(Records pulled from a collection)
────────────────────────────────────────

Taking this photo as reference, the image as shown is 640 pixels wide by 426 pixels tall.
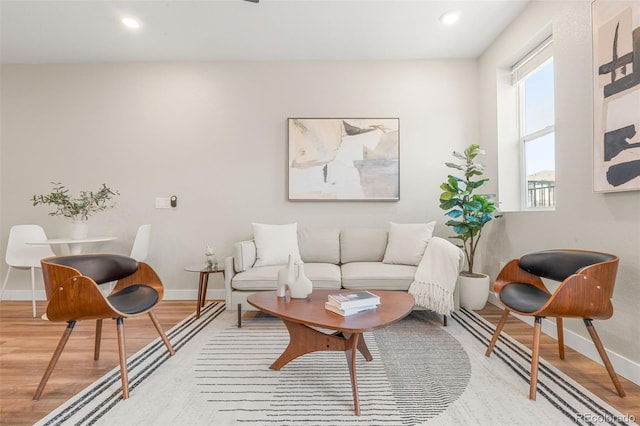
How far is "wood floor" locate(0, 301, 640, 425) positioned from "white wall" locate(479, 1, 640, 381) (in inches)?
9.8

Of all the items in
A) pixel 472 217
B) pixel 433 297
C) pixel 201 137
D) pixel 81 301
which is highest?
pixel 201 137

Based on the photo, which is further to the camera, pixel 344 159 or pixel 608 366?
pixel 344 159

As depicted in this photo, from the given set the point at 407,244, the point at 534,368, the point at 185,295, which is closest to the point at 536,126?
the point at 407,244

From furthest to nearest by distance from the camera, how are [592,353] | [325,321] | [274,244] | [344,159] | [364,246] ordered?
[344,159]
[364,246]
[274,244]
[592,353]
[325,321]

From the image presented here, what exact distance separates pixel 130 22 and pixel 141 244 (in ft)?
7.23

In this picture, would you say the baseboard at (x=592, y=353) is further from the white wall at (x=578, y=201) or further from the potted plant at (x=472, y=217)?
the potted plant at (x=472, y=217)

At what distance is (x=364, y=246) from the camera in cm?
334

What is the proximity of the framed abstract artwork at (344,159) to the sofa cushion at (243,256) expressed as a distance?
895 mm

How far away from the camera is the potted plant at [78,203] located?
3.17 meters

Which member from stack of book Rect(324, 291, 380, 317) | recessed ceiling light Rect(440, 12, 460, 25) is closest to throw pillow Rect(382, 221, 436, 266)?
stack of book Rect(324, 291, 380, 317)

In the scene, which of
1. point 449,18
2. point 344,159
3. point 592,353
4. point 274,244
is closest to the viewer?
point 592,353

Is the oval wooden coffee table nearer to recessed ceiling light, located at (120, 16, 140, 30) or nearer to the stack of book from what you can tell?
the stack of book

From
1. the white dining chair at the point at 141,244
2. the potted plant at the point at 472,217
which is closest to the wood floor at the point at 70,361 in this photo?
the potted plant at the point at 472,217

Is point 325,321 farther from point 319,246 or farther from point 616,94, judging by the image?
point 616,94
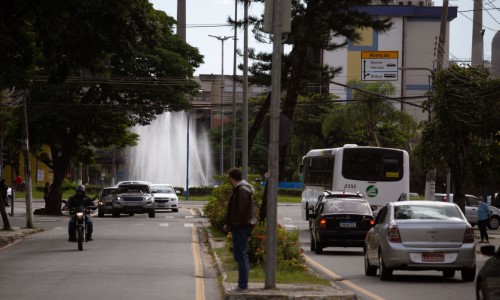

────────────────────────────────────────

» **Work to complete**:
Reproduce every record above word for word, omitting the pictures.

» **Exercise output**:
Taking this photo as reference, the image as shown is 640 pixels wide by 426 pixels tall.
How far is "wood floor" locate(0, 301, 640, 425) positioned from "white wall" locate(479, 1, 640, 381) (in inches)?
9.8

Of all the items in
A) pixel 472 217
B) pixel 433 297
C) pixel 201 137
D) pixel 81 301
which is highest?
pixel 201 137

Based on the photo, which is further to the camera, pixel 344 159 or pixel 608 366?
pixel 344 159

As depicted in this photo, from the given set the point at 407,244, the point at 534,368, the point at 185,295, which is closest to the point at 536,126?
the point at 407,244

From furthest to nearest by distance from the camera, how are [592,353] | [325,321] | [274,244] | [344,159] | [364,246] ordered?
[344,159]
[364,246]
[274,244]
[592,353]
[325,321]

From the image presented here, what exact distance separates pixel 130 22 and pixel 141 244 (in ft)?
7.23

In this picture, would you say the baseboard at (x=592, y=353) is further from the white wall at (x=578, y=201) or further from the potted plant at (x=472, y=217)?
the potted plant at (x=472, y=217)

At what distance is (x=364, y=246) from the camera in cm?
334

What is the proximity of the framed abstract artwork at (344,159) to the sofa cushion at (243,256) expressed as a distance?
895 mm

How far away from the camera is the potted plant at [78,203] located?
3.17 meters

Which member from stack of book Rect(324, 291, 380, 317) | recessed ceiling light Rect(440, 12, 460, 25) is closest to throw pillow Rect(382, 221, 436, 266)?
stack of book Rect(324, 291, 380, 317)

In the scene, which of
1. point 449,18
2. point 344,159
3. point 592,353
4. point 274,244
is closest to the viewer?
point 592,353

Is the oval wooden coffee table nearer to recessed ceiling light, located at (120, 16, 140, 30) or nearer to the stack of book from what you can tell?
the stack of book

From
1. the white dining chair at the point at 141,244
2. the potted plant at the point at 472,217
which is closest to the wood floor at the point at 70,361 in this photo?
the potted plant at the point at 472,217

Is point 325,321 farther from point 319,246 or farther from point 616,94, judging by the image?
point 616,94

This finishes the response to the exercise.